This repository contains materials for the hands-on "Letting LLMs Write RAG Applications" webinar.
When learning a new skill, YouTube videos can be a great resource. However, in-depth content is often lengthy and may assume no prior knowledge. What if you could have a smart assistant to help you navigate through videos and find exactly what you need? This project creates a search engine for video content, helping you skim through and focus on what matters specifically to you.
Retrieval Augmented Generation (RAG) is perfect for this task. By indexing a video's transcript, we provide an interface to search through its content. Users can click on search results to jump to the exact timestamp where a topic is discussed.
The application has two main views:
-
Input View:
- User provides a YouTube video URL
- Backend processes the video by:
- Extracting the transcript
- Dividing it into 30-second chunks with 10-second overlaps
- Creating embeddings using SentenceTransformers
- Storing these vectors in Qdrant
-
Video View:
- Displays the video alongside its transcription
- Allows clicking on timestamps to jump to specific parts
- Provides a search bar to filter content
- When a query is submitted, backend returns the most relevant video segments
- Results appear as clickable links, while hiding irrelevant parts of the transcript
If a video has been processed previously, the application uses existing embeddings without reprocessing.

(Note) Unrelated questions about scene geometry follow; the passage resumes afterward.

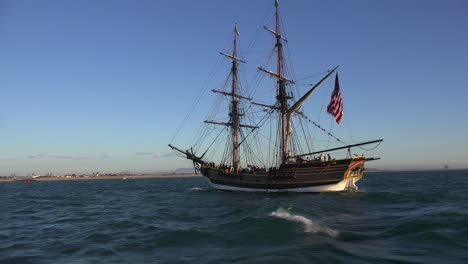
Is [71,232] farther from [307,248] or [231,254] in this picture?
[307,248]

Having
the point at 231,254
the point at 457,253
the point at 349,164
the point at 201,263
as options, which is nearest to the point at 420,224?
the point at 457,253

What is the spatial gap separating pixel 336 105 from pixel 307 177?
1006 cm

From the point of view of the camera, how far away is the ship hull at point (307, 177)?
42.8m

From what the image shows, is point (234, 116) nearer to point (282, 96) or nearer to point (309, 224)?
point (282, 96)


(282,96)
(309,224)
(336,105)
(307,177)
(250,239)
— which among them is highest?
(282,96)

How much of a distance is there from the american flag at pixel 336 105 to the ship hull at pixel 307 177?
5697 mm

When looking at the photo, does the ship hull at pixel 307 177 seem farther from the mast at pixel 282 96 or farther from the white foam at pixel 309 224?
the white foam at pixel 309 224

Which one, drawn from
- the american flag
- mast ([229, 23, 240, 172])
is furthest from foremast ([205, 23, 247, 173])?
the american flag

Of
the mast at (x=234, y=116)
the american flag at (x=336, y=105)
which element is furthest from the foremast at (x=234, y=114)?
the american flag at (x=336, y=105)

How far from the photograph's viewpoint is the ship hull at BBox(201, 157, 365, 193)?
42781 millimetres

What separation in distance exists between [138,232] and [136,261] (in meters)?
6.05

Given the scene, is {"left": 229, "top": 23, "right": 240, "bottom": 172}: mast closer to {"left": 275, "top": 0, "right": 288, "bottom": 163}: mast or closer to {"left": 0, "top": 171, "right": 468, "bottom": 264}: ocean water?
{"left": 275, "top": 0, "right": 288, "bottom": 163}: mast

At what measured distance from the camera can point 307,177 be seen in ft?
147

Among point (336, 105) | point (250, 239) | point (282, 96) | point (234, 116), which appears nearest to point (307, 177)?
point (336, 105)
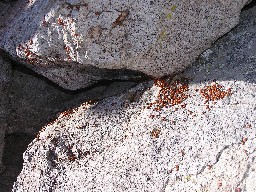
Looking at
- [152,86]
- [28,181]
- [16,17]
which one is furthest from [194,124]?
[16,17]

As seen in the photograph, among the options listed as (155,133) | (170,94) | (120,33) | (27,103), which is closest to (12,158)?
(27,103)

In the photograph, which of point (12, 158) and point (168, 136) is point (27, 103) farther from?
point (168, 136)

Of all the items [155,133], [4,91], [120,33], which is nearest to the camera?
[120,33]

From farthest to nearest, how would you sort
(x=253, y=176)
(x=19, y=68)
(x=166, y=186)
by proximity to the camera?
(x=19, y=68)
(x=166, y=186)
(x=253, y=176)

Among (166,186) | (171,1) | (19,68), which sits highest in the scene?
(171,1)

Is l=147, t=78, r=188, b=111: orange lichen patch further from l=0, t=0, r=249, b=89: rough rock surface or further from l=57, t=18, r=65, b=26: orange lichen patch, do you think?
l=57, t=18, r=65, b=26: orange lichen patch

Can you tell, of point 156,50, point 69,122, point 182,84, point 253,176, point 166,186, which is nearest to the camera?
point 253,176

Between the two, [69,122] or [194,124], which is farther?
[69,122]

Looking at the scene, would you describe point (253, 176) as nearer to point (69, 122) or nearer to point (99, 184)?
point (99, 184)
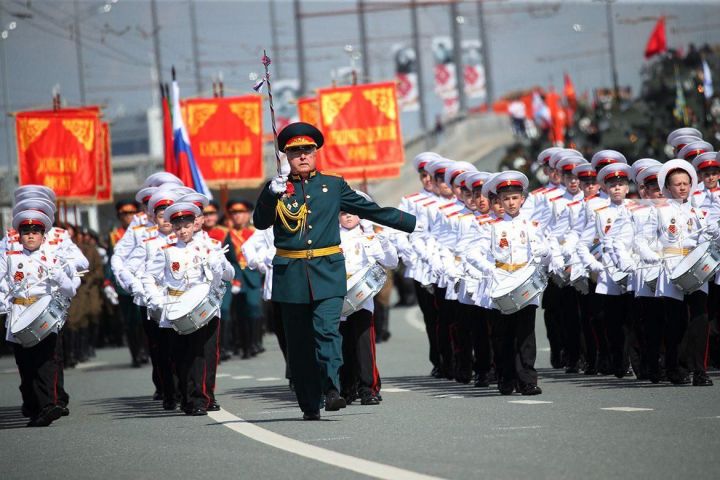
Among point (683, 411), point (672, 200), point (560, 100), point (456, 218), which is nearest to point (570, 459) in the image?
point (683, 411)

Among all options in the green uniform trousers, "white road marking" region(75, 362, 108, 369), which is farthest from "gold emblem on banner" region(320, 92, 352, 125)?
the green uniform trousers

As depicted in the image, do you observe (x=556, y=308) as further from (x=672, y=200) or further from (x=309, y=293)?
(x=309, y=293)

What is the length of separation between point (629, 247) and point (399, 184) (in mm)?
46601

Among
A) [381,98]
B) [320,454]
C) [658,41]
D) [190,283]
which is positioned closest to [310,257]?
[190,283]

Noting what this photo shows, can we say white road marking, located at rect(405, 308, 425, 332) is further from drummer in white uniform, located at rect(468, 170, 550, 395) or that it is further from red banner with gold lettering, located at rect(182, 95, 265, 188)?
drummer in white uniform, located at rect(468, 170, 550, 395)

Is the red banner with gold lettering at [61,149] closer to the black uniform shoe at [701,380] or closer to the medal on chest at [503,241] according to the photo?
the medal on chest at [503,241]

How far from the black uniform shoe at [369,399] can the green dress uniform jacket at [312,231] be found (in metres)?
1.86

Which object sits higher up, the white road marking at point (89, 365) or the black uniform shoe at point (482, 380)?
the white road marking at point (89, 365)

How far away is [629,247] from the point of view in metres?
15.0

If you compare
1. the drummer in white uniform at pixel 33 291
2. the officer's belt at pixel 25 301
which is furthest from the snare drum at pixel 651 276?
the officer's belt at pixel 25 301

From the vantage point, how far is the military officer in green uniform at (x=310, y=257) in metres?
12.4

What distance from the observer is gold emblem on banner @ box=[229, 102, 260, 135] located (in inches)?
1288

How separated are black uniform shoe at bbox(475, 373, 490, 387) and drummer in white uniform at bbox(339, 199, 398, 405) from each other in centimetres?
143

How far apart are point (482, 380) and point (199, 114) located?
1795 centimetres
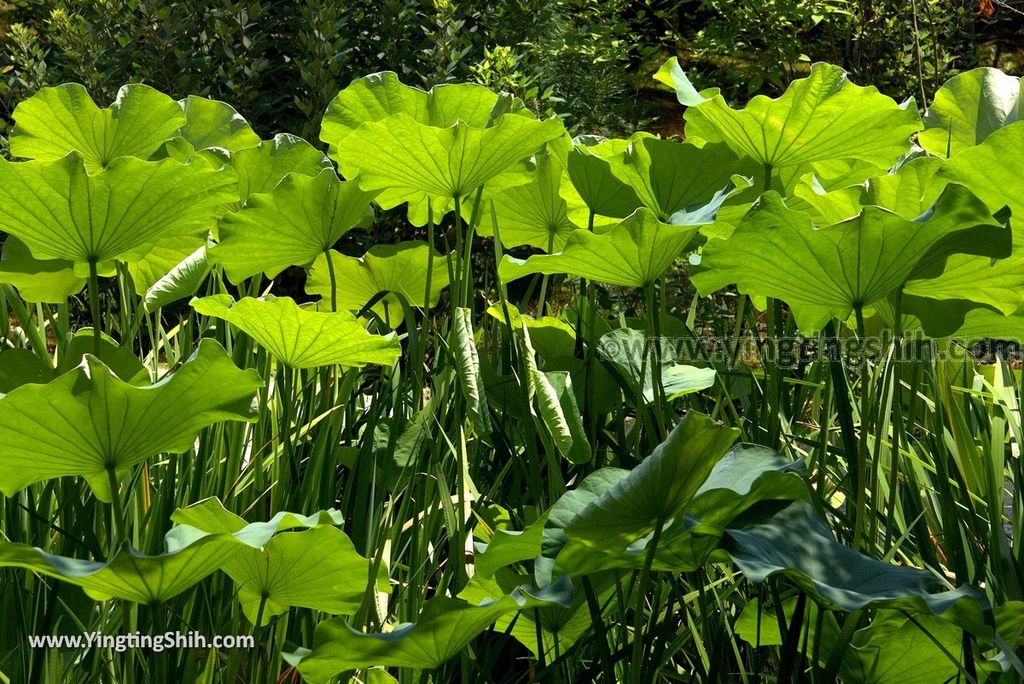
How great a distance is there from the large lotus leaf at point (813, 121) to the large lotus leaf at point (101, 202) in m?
0.57

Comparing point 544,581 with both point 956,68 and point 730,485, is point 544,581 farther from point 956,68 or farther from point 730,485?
point 956,68

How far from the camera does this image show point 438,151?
112cm

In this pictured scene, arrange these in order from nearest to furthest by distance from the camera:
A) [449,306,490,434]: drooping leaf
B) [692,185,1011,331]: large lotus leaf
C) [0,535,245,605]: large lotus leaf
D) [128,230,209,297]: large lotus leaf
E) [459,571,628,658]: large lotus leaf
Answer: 1. [0,535,245,605]: large lotus leaf
2. [692,185,1011,331]: large lotus leaf
3. [459,571,628,658]: large lotus leaf
4. [449,306,490,434]: drooping leaf
5. [128,230,209,297]: large lotus leaf

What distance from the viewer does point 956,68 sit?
6660mm

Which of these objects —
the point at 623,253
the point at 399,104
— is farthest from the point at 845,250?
the point at 399,104

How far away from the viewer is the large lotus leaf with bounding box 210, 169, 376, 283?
46.3 inches

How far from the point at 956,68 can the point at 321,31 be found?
4.75m

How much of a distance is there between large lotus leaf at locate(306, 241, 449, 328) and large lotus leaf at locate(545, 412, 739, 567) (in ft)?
2.39

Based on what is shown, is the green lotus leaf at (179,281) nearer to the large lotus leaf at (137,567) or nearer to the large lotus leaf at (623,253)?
the large lotus leaf at (623,253)

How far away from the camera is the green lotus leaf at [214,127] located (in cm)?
147

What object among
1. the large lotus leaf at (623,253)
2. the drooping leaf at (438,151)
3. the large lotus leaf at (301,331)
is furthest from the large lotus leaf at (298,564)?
the drooping leaf at (438,151)

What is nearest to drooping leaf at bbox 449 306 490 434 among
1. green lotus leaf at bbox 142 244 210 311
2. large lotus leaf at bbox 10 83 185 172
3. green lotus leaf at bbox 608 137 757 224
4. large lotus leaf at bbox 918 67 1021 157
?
green lotus leaf at bbox 608 137 757 224

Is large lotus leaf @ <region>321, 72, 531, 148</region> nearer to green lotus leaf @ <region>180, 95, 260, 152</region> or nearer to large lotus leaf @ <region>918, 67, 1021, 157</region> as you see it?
green lotus leaf @ <region>180, 95, 260, 152</region>

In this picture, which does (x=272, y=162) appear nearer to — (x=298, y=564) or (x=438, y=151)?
(x=438, y=151)
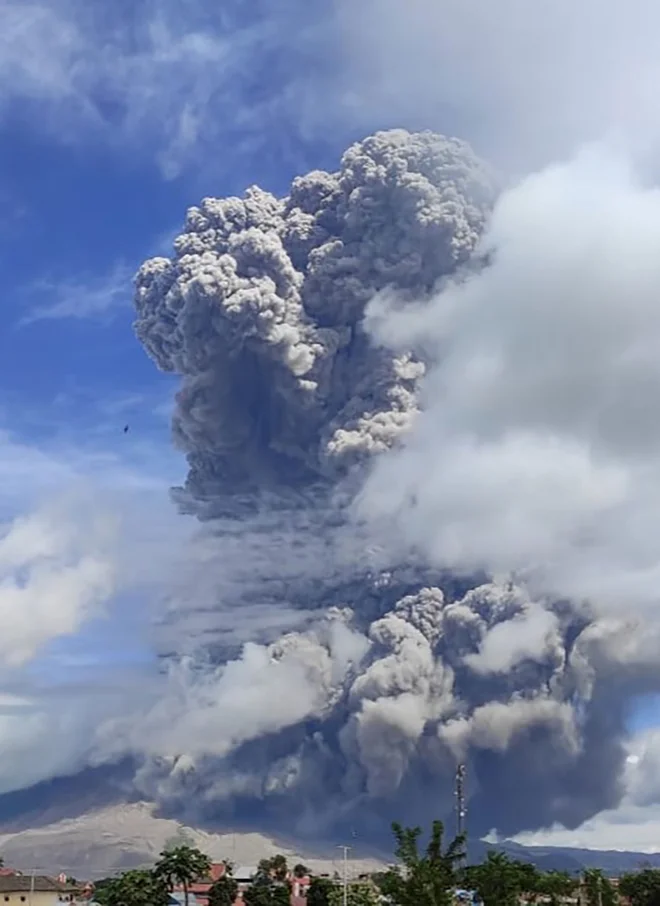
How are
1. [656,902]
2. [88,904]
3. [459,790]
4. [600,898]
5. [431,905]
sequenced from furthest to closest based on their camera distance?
[88,904] → [656,902] → [600,898] → [459,790] → [431,905]

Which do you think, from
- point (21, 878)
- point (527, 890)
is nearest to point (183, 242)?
point (21, 878)

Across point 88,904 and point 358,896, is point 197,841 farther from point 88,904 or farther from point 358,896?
point 358,896

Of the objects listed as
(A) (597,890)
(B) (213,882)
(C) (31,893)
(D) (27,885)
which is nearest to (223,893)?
(B) (213,882)

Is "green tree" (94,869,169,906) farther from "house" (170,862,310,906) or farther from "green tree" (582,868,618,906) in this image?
"green tree" (582,868,618,906)

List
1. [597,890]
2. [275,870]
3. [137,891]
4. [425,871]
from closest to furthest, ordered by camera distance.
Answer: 1. [425,871]
2. [597,890]
3. [137,891]
4. [275,870]

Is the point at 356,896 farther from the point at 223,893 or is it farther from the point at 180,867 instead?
the point at 223,893

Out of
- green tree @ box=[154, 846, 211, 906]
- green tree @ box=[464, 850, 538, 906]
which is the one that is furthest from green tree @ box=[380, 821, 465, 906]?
green tree @ box=[154, 846, 211, 906]

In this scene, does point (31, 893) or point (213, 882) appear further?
point (213, 882)
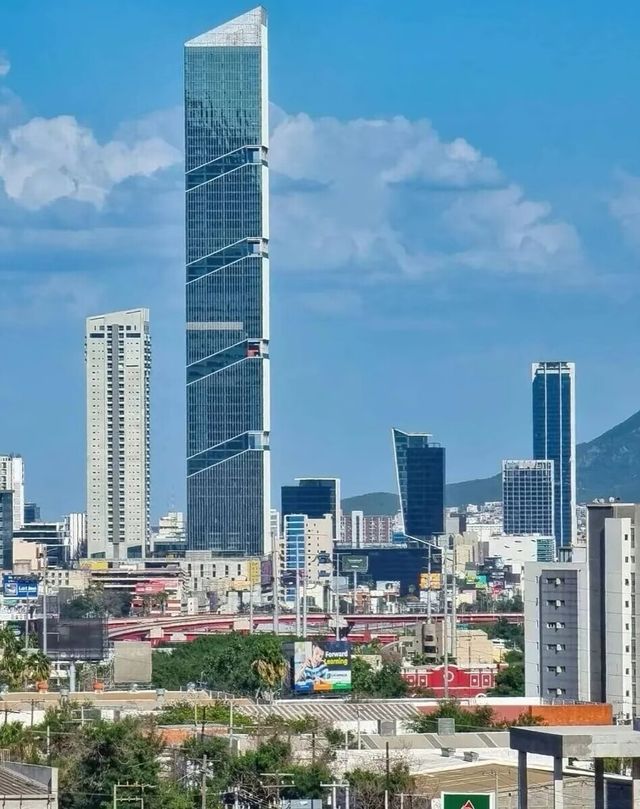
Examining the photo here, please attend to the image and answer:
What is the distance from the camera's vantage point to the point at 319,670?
367 feet

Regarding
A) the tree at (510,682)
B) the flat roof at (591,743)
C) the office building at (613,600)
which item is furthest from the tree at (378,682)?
the flat roof at (591,743)

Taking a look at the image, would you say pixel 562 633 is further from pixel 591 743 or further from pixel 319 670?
pixel 591 743

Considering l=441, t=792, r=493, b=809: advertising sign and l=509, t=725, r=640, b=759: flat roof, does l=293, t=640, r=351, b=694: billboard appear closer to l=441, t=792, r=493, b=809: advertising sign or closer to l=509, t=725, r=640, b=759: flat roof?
l=441, t=792, r=493, b=809: advertising sign

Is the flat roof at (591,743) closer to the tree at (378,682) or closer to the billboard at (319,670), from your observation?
the billboard at (319,670)

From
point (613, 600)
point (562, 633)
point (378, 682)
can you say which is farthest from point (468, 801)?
point (378, 682)

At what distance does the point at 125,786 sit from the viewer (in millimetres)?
53219

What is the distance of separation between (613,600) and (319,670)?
14.1 metres

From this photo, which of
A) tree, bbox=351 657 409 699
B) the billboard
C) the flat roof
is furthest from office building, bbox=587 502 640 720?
the flat roof

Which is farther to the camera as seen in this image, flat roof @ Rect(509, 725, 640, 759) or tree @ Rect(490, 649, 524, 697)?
tree @ Rect(490, 649, 524, 697)

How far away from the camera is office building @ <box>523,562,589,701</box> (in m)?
108

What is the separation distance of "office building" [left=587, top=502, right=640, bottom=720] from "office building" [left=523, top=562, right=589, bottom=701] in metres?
0.73

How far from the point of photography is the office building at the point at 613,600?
10500 centimetres

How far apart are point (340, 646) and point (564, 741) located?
85.4 metres

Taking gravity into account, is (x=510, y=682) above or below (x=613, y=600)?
below
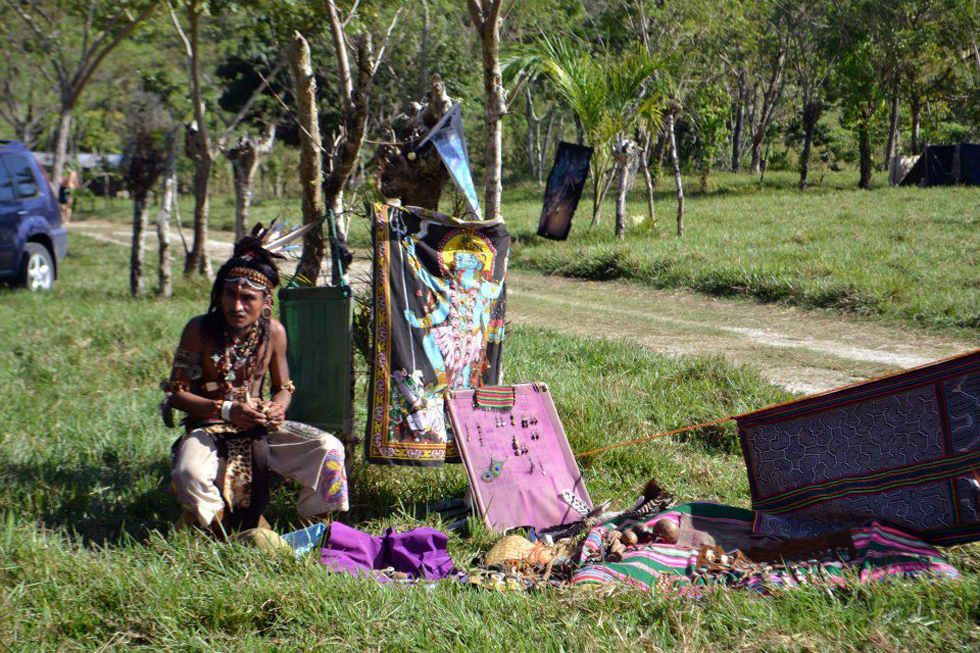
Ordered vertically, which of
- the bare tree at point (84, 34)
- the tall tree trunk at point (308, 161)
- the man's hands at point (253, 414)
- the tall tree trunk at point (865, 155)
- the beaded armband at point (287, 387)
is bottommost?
the man's hands at point (253, 414)

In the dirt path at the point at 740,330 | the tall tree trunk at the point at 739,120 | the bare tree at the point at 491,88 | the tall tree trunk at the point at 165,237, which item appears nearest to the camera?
the bare tree at the point at 491,88

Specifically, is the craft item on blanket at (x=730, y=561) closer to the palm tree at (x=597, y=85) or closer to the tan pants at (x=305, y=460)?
the tan pants at (x=305, y=460)

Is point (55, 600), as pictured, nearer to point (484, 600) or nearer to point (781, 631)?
point (484, 600)

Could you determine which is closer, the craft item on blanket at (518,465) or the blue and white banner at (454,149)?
the craft item on blanket at (518,465)

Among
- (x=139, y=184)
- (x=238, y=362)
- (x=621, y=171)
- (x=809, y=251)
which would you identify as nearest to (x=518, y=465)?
(x=238, y=362)

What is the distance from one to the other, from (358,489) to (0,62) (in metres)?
29.6

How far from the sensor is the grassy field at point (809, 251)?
917 cm

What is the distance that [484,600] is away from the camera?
3.23 m

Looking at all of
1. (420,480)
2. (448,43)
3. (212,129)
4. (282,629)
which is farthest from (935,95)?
(282,629)

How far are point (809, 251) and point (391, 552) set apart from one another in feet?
30.9

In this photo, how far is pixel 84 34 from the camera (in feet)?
60.5

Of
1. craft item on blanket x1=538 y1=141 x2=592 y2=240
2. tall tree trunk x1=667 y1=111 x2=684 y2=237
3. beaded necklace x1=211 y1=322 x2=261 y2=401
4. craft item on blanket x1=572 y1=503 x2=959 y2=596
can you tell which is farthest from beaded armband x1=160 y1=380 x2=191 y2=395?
tall tree trunk x1=667 y1=111 x2=684 y2=237

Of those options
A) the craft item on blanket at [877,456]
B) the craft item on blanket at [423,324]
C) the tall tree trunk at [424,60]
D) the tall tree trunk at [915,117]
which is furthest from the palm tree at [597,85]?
the tall tree trunk at [915,117]

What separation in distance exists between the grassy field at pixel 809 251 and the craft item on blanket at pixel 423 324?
0.82m
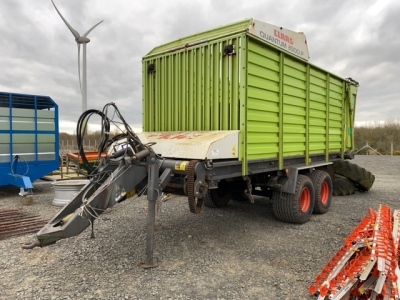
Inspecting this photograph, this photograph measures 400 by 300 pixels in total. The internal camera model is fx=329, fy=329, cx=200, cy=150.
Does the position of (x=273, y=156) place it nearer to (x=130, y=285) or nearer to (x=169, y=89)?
(x=169, y=89)

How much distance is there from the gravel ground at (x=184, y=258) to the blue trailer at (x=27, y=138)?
222cm

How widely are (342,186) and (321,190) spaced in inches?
104

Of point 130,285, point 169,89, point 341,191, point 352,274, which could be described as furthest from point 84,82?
point 352,274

This project uses the following tools:
- Qdrant - Vector search engine for both coding and in-video search
- SentenceTransformers - Pre-trained models for sentence embeddings (using
sentence-transformers/static-retrieval-mrl-en-v1
) - FastAPI - Framework for the REST API and serving the frontend
- DaisyUI - Reusable frontend components for Tailwind CSS
- Pure HTML, CSS, and vanilla JavaScript
The mcp-server-qdrant
exposes two tools that interact with Qdrant:
qdrant-find
- Search for similar entries in the Qdrant indexqdrant-store
- Store new entries in the Qdrant index for future reference
The LLM decides when to use these tools based on their descriptions.
Configure the tools using environmental variables:
export TOOL_FIND_DESCRIPTION="Use this tool ALWAYS before generating any FRONTEND code. \
It lets you search for relevant code snippets based on natural language descriptions. \
The 'query' parameter should describe what you're looking for, and the tool will return the most relevant code \
snippets. If this tool finds something similar, then create your code so it is consistent. Reuse existing code \
as much as you can."
export TOOL_STORE_DESCRIPTION="Store reusable FRONTEND code snippets for later retrieval. \
The 'information' parameter should contain a natural language description of what the code does, while the actual \
code should be included in the 'metadata' parameter as a 'code' property. The value of 'metadata' is a Python \
dictionary with strings as keys. Use this always when you generate some code to store it for further reference."
Note: You can customize these descriptions to better suit your specific use case.
Add the mcp-server-qdrant
to available tools in Claude Code:
claude mcp add qdrant-code-search \
-e QDRANT_URL="http://localhost:6333" \
-e COLLECTION_NAME="mcp-server-qdrant-knowledge-base" \
-e TOOL_FIND_DESCRIPTION="$TOOL_FIND_DESCRIPTION" \
-e TOOL_STORE_DESCRIPTION="$TOOL_STORE_DESCRIPTION" \
-- uvx mcp-server-qdrant
Claude Code should always use the qdrant-code-search
MCP before generating any code. When we accept generated code,
it should store it in the qdrant-code-search
server for future reference.
We'll use a specific version of DaisyUI that the LLM may not be trained on. Qdrant will serve as a knowledge base for the LLM by storing DaisyUI components.
Run the .scripts/run-qdrant.sh
script to load DaisyUI components into Qdrant. You can view the collection's content in
the Web UI at http://localhost:6333/dashboard.
Now we can start the actual vibe coding. Note: We cannot guarantee the LLM will generate code that works out of the box, but let's try!
Andrej Karpathy publishes many interesting but lengthy videos on his YouTube channel. Here are some examples you can use with this application:
If our vibe coding session is successful, we should be able to process these videos and search through their content effectively.